## Data shown
▼
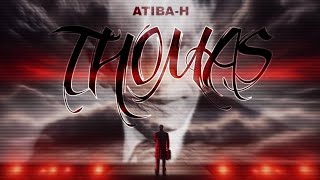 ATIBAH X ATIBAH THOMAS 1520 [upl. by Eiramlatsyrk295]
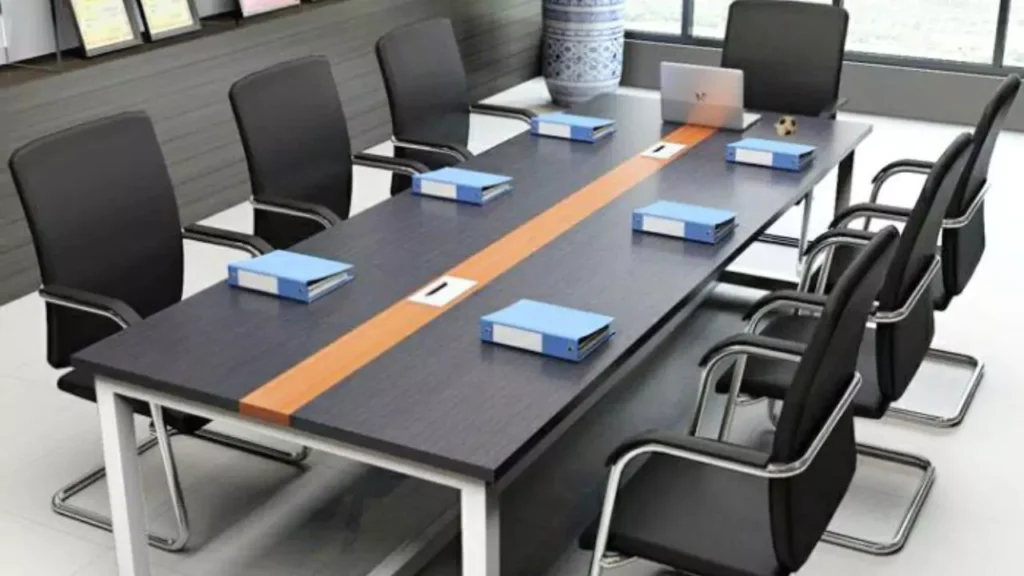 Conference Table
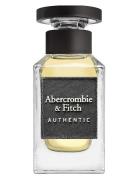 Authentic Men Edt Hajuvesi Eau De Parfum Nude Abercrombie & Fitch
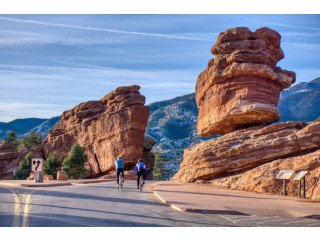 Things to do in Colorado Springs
▲
▼
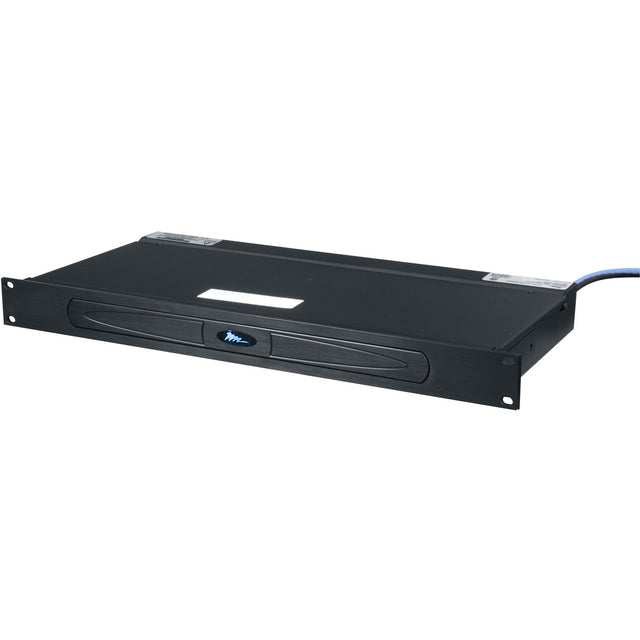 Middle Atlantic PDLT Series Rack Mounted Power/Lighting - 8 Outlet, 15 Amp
▲
## Required action
In the listing above, find the line with "Authentic Men Edt" and the line with "Things to do in Colorado Springs". Transcribe those two and everything between, exactly, leaving out pictures.

## Output below
 Authentic Men Edt Hajuvesi Eau De Parfum Nude Abercrombie & Fitch
 Things to do in Colorado Springs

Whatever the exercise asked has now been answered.